El señor Gamer suspiró.
—No lo entiende usted —dijo—. Hay que vivirlo para entenderlo. ¿No pensará que admitieron que lo habían hecho? Claro que no. ¿Y quién va a creer al viejo Dickens cuando diga que cuatro niñas de esa edad pueden cambiar el piñón de la caja de cambios y bloquear el embrague? Nadie. ¿Le importa que me sirva?
Hodge sirvió otro vaso. El señor Gamer era evidentemente un hombre destrozado.
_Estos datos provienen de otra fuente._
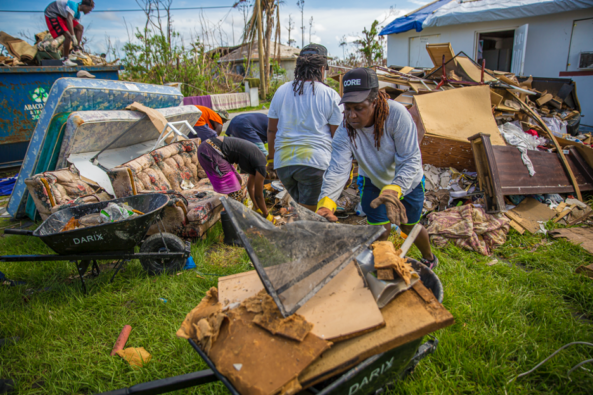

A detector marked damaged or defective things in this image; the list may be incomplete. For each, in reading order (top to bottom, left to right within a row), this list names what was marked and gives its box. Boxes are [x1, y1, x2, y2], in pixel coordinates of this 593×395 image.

broken furniture [24, 163, 112, 221]
damaged mattress [7, 77, 183, 220]
broken furniture [8, 77, 184, 220]
broken furniture [106, 141, 245, 240]
broken furniture [468, 134, 592, 213]
broken furniture [0, 195, 190, 294]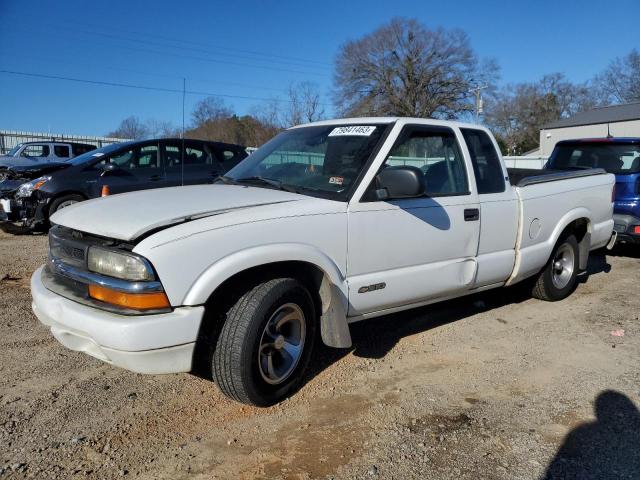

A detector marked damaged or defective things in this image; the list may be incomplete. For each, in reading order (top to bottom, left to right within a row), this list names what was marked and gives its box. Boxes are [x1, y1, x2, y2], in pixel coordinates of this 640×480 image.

—Muy bien —dijo—. Supongamos que usted nada sabe de esto. Supongamos que llega un hombre de la compañía de gas para comprobar el contador…
—Y ésa es otra —dijo el señor Gamer casi enloquecido—, el gas. ¡El recibo! ¡Cuatrocientas cincuenta libras por un trimestre de verano! ¿No me cree usted, verdad? Yo tampoco lo creía. Cambiaron el contador y lo comprobaron, pero seguía marcando lo mismo. Todavía no sé cómo lo hicieron. Debe de haber sido mientras estábamos de vacaciones. ¡Si pudiera descubrirlo!
—Mire —dijo Hodge—, usted deja que mi hombre instale el equipo y tendrá una buena oportunidad de librarse de los Wilt para siempre. Lo digo en serio, para siempre.
El señor Gamer miró el interior de su vaso mientras consideraba esta gloriosa perspectiva.
—¿Para siempre?
—Para siempre.
—Hecho —dijo el señor Gamer.
Esa tarde el sargento Runk, sintiéndose muy incómodo con su uniforme de empleado del gas, y con la señora Gamer preguntándole con tono quejumbroso qué podía pasarle a la chimenea porque la habían entubado al conectar la calefacción central, estaba en el hueco bajo el tejado. Cuando se fue, había conseguido colocar los micrófonos en una grieta entre los ladrillos de manera que estaban escondidos entre las placas aislantes del dormitorio de los Wilt. El 45 de la avenida Oakhurst ya tenía instalados los aparatos de escucha.